Auch innerhalb der Tory-Partei gab es Kritik: Es sei zu früh, die offiziellen Austrittsgespräche bis Ende März zu starten und damit vor den Wahlen in Deutschland und Frankreich, sagte Anna Soubry, Mays Parteikollegin und ehemalige Staatsministerin im Wirtschaftsministerium. Wenn May in den Verhandlungen Fehler mache, riskiere sie Millionen von Jobs.

May hat bisher nicht nur offen gelassen, wie die Handelsbeziehungen zwischen London und Brüssel aussehen werden. Die Premierministerin muss sich mit der Staatengemeinschaft auch über die Rechte von EU-Bürgern auf der Insel einigen und die Rechte der Briten auf dem Kontinent, über die Details, wie die Grenze zwischen Irland und Nordirland aussehen soll, und über eine Fülle von juristischen und regulatorischen Fragen, etwa zu Landwirtschaft, zum Energiemarkt und zu Themen wie Sicherheit.

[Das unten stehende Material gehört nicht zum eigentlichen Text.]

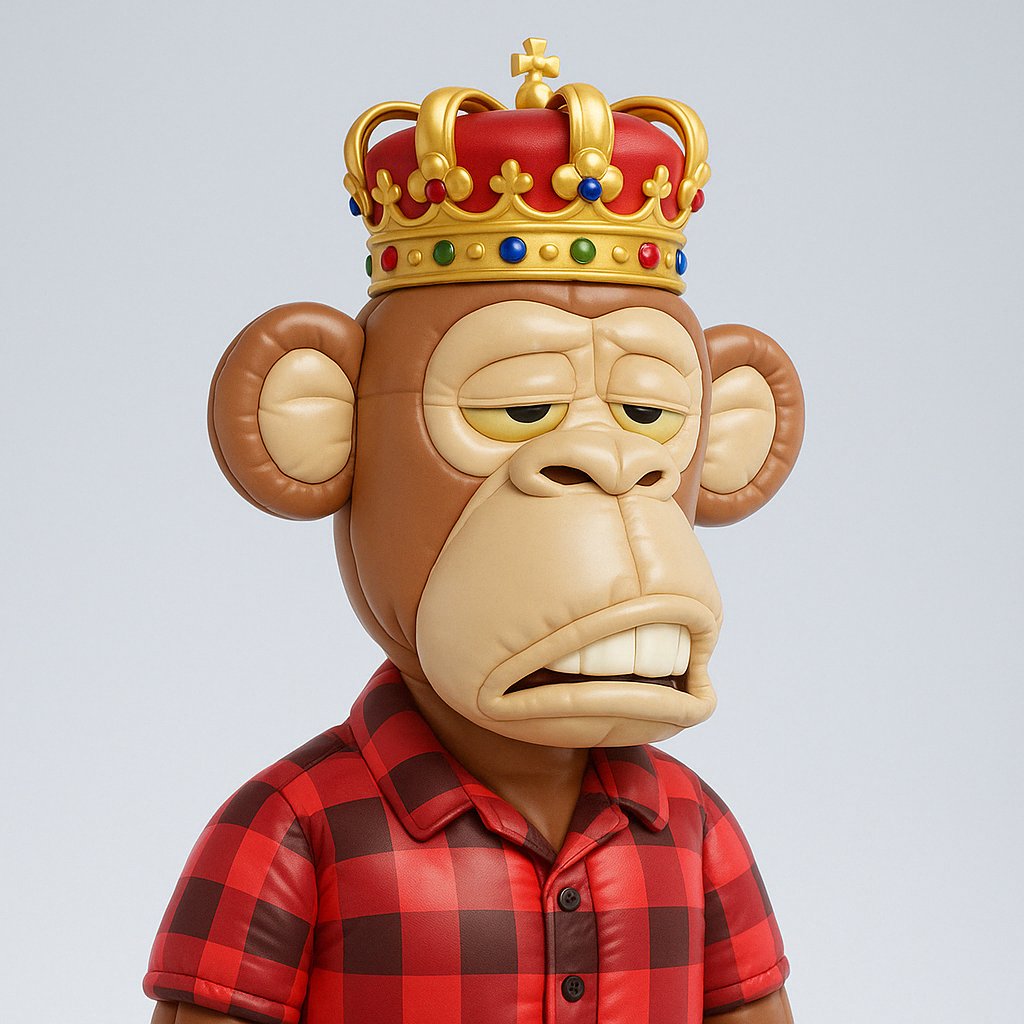 Puff for my bro <a href="/kc66eth/">KC66 🦍🍌</a> 😍
<a href="/BoredApeYC/">Bored Ape Yacht Club 🍌</a>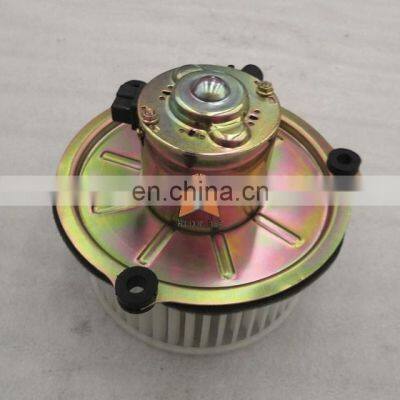 4658943 Excavator condenser EX200-3  EX210-3 ZAX200-3G blower heater motor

Um einige offene Punkte zu klären, setzt sie offenbar auf baldige inoffizielle Gespräche mit der EU. „Wir hoffen, dass wir in der Lage sein werden, etwas Vorarbeit zu leisten, so dass wir reibungslosere Verhandlungen haben werden, sobald wir die offiziellen Verhandlungen in Gang setzen“, sagte sie in einem Fernsehinterview am Sonntag.
Doch die EU erteilte dem Vorschlag erneut eine Absage: Die verbliebenen 27 EU-Mitgliedsstaaten würden mit Großbritannien in Verhandlungen treten, sobald die offiziellen Gespräche nach Artikel 50 des Lissabon-Vertrages von May ausgelöst würden, sagte EU-Ratspräsident Donald Tusk.

Dass die Gespräche mit der EU möglicherweise länger dauern und der bisher angepeilte Zeitplan, die Verhandlungen innerhalb von zwei Jahren abzuschließen, nicht aufgehen könnte, ist offenbar auch Tory-Politikern bewusst: Handelsminister Liam Fox wollte sich beim Parteitag nicht auf eine feste Zusage einlassen, dass Großbritannien bei der nächsten Parlamentswahl im Jahr 2020 wirklich nicht mehr Teil der EU ist. „Was wir wollen, ist der beste Exit für Großbritannien“, sagte er, „nicht der schnellste“.